弁護士コラム

先物取引について

1.先物取引とは

先物取引とは,ある商品について「将来の一定の時期」に「一定の価格」で売買することを「あらかじめ約束」する取引のことをいいます。

先物取引には商品先物取引(金・原油・大豆など)と金融先物取引(国債・株価指数・為替など)がありますが,対象となる商品や金融商品の価格は様々な要因によって変動することから,予期しない高額な損失を被ることがあります。また,取引業者にあらかじめ預託している資金(委託保証金)の何倍もの商品価格の取引が可能なため,商品価格の変動結果によっては,①取引を終了させる場合に,取引業者に預託していた資金を失うことになるだけでなく,価格の変動差額の不足分を追加で支払わなければならなくなることもありますし,②取引を継続する場合にも,取引業者から追加資金の預託を迫られること(委託証拠金の追加預託,いわゆる「追証」が発生すること)があります。
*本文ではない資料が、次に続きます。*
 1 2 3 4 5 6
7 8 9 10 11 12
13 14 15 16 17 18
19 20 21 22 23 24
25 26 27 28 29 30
このように先物取引はハイリスクな取引であることから,取引の勧誘に際しても,次のとおり,法律で厳しく規制されています。

2.先物取引に関する主な規制

先物取引については,消費者保護の観点から,様々なルール(法的な規制)が設けられており,取引業者が取引の勧誘に際して以下のような行為を行うことは,商品先物取引法や金融商品取引法などによって,禁止されています。
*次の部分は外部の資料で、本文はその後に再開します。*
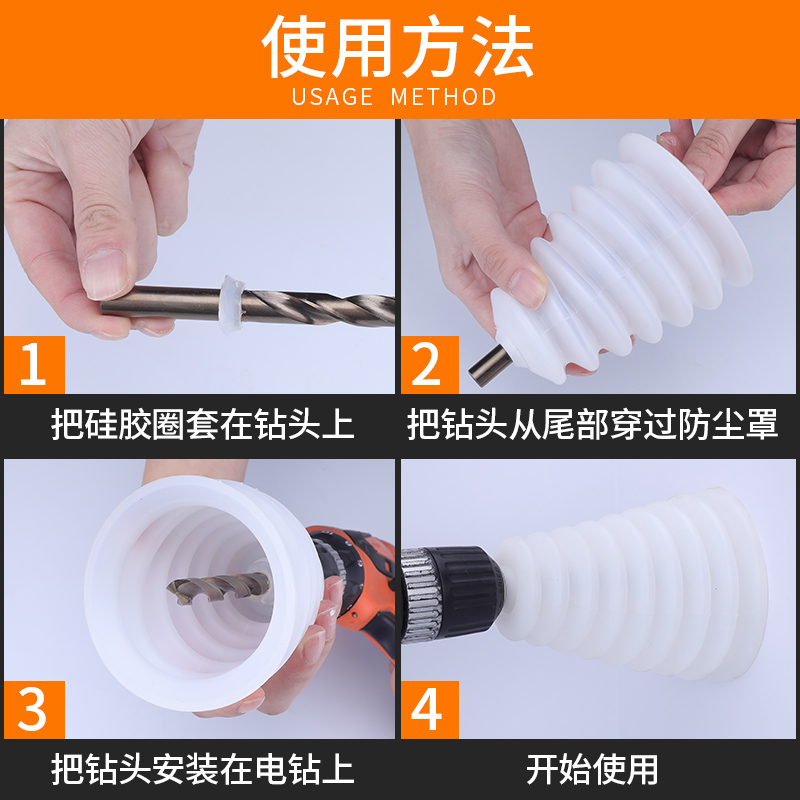 使用方法
USAGE METHOD

1
把硅胶圈套在钻头上

2
把钻头从尾部穿过防尘罩

3
把钻头安装在电钻上

4
开始使用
  1. 顧客(消費者)が「契約しない」とか「勧誘を希望しない」などの意思を伝えているのに勧誘を継続すること
  2. 顧客に対して「必ず儲かります」とか「相場価格が下落しても現物を手元に残しておけば価格相場は回復しますから安心ですよ」などと述べるなど,「不確実な事項について断定的な判断」を提供したり,「確実であると誤認させるおそれのあること」を告げて勧誘すること
  3. 嘘や事実とは異なることを告げて勧誘すること
  4. 顧客に迷惑や困惑を感じさせるような方法で勧誘すること

3.先物取引を勧誘された場合の心構え

(1) 取引に興味がない場合

先物取引に興味や関心がない場合には「きっぱり」と断りましょう。断っているのに執拗に勧誘を続ける取引業者は,法律に違反しているだけでなく,悪徳な業者である可能性もあります。

(2) 正規の取引業者かの確認

正規の取引業者は法律に基づいて許可または登録を受けていますので,先ず,その取引業者が許可等を受けているかを確認しましょう。正規の取引業者かどうかは,消費者庁経済産業省のホームページなどでも確認できます。

(3) 投資資力に関する正確な情報の提供

先物取引の勧誘を受ける場合には,過剰な投資の勧誘や資力を超えた取引に至らないように,取引の資力に関する情報(収入・資産の状況など)は正確に伝えましょう(もちろん,取引を行うつもりがない場合には,年収などを答える必要はありません)。

(4) 取引リスクの確認

先物取引は、上記のとおりハイリスクな取引ですので、取引業者に取引におけるリスクをきちんと確認しましょう。甘いことばかりを囁く取引業者は、あなたの資産を狙っている悪徳業者かもしれません。

(5) 悪質な取引業者への対処

悪質な取引業者による迷惑勧誘や悪徳行為などにお困りのときは,消費者庁などの先物取引監督機関や最寄りの消費生活センターにご相談されるか,弁護士会の法律相談をご利用ください。